Posted On: January 30, 2019
Posted By: Human Services,

Otter Tail County Commissioners will continue to fund a very important program that serves young people in the area. Otter Tail County Probation and Human Services Departments make referrals to the Strong Teens Program which is offered through Solutions Behavioral Healthcare Professionals. The program is aimed at both prevention and early intervention for at-risk youth.

Solutions Behavioral Healthcare Professionals is a non-profit agency serving the mental health needs of the region, including Otter Tail County. Solutions has an office in Fergus Falls that partners with the county to provide the Strong Teens Program.
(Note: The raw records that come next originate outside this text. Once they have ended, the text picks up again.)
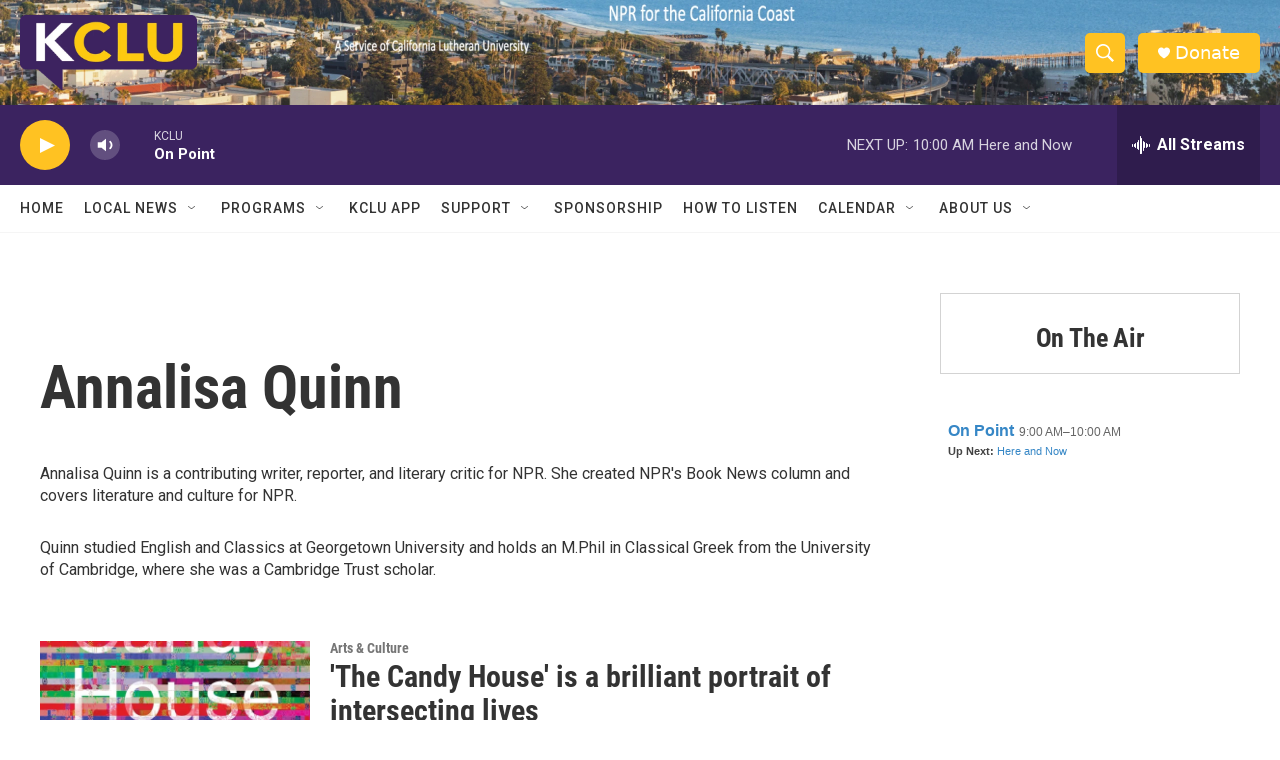

--- FILE ---
content_type: text/html; charset=utf-8
request_url: https://www.google.com/recaptcha/api2/aframe
body_size: 268
content:
<!DOCTYPE HTML><html><head><meta http-equiv="content-type" content="text/html; charset=UTF-8"></head><body><script nonce="xqt-OIk-h3kQpxn9PCfgiA">/** Anti-fraud and anti-abuse applications only. See google.com/recaptcha */ try{var clients={'sodar':'https://pagead2.googlesyndication.com/pagead/sodar?'};window.addEventListener("message",function(a){try{if(a.source===window.parent){var b=JSON.parse(a.data);var c=clients[b['id']];if(c){var d=document.createElement('img');d.src=c+b['params']+'&rc='+(localStorage.getItem("rc::a")?sessionStorage.getItem("rc::b"):"");window.document.body.appendChild(d);sessionStorage.setItem("rc::e",parseInt(sessionStorage.getItem("rc::e")||0)+1);localStorage.setItem("rc::h",'1768845397570');}}}catch(b){}});window.parent.postMessage("_grecaptcha_ready", "*");}catch(b){}</script></body></html>

--- FILE ---
content_type: text/javascript; charset=utf-8
request_url: https://api.composer.nprstations.org/v1/widget/558c1842e1c897dfd889bb16/now?bust=957043623&callback=jQuery172037603114141078_1768845396798&format=jsonp&date=2026-01-19&times=true&_=1768845397162
body_size: 318
content:
/**/ typeof jQuery172037603114141078_1768845396798 === 'function' && jQuery172037603114141078_1768845396798("<!--NOW PLAYING WIDGET --><div class=\"whatson-block\"><div class=\"whatson-program\"><a href=\"http://onpoint.wbur.org/\" target=\"_blank\" class=\"whatson-programName\">On Point</a><span>9:00 AM&#8211;10:00 AM</span></div><p><b>Up Next: </b><a href=\"http://hereandnow.wbur.org/\" target=\"_blank\">Here and Now</a></p></div>");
“The goal for the Otter Tail County Probation and Human Services Departments is to divert at risk kids from going into out-of-home services or deeper end services,” stated Deb Sjostrom, Human Services Director.

The program is designed to teach social and emotional skills, promote resilience, strengthen assets and increase coping skills for males and females ages 13 – 17.  There are three 12-week sessions each year. One of the twelve lessons promotes awareness of strategies for resolving conflict. Conflict can be one of the triggers for depression, anxiety, and negative thinking. Learning effective ways to resolve conflicts can help teens to avoid emotional and social problems.

Desta Lutzwick, Luke Voorhees, Angie Renner, Deb Sjostrom

Angie Renner, Licensed Professional Clinical Counselor, and Luke Voorhees, Mental Health Practitioner, from Solutions spoke to the Board of Commissioners about the importance of the program and the positive impact it has in the community.

“If one or two students can use the program going forward in their life then we are a success,” said Renner.

Desta Lutzwick, Probation Director, shared recent data with the board. The Probation Department referred 31 of the 36 referrals to the program. Ten teens graduated and the post-test scores increased with 90% of the graduates.

A recent graduate said that she has “learned to be nonreactive in difficult situations where there is conflict.” It was reported that in a group setting a peer took her chair and she was completely non-reactive and did not say anything and sat in another chair. The counselors build upon these successes throughout the 12 weeks.

County Board Chair, Doug Huebsch, finds value in the program and supports its funding because “prevention is (costs) seven times less than out-of-home placement.” The board voted to continue to fund the Strong Teens Program for 2019.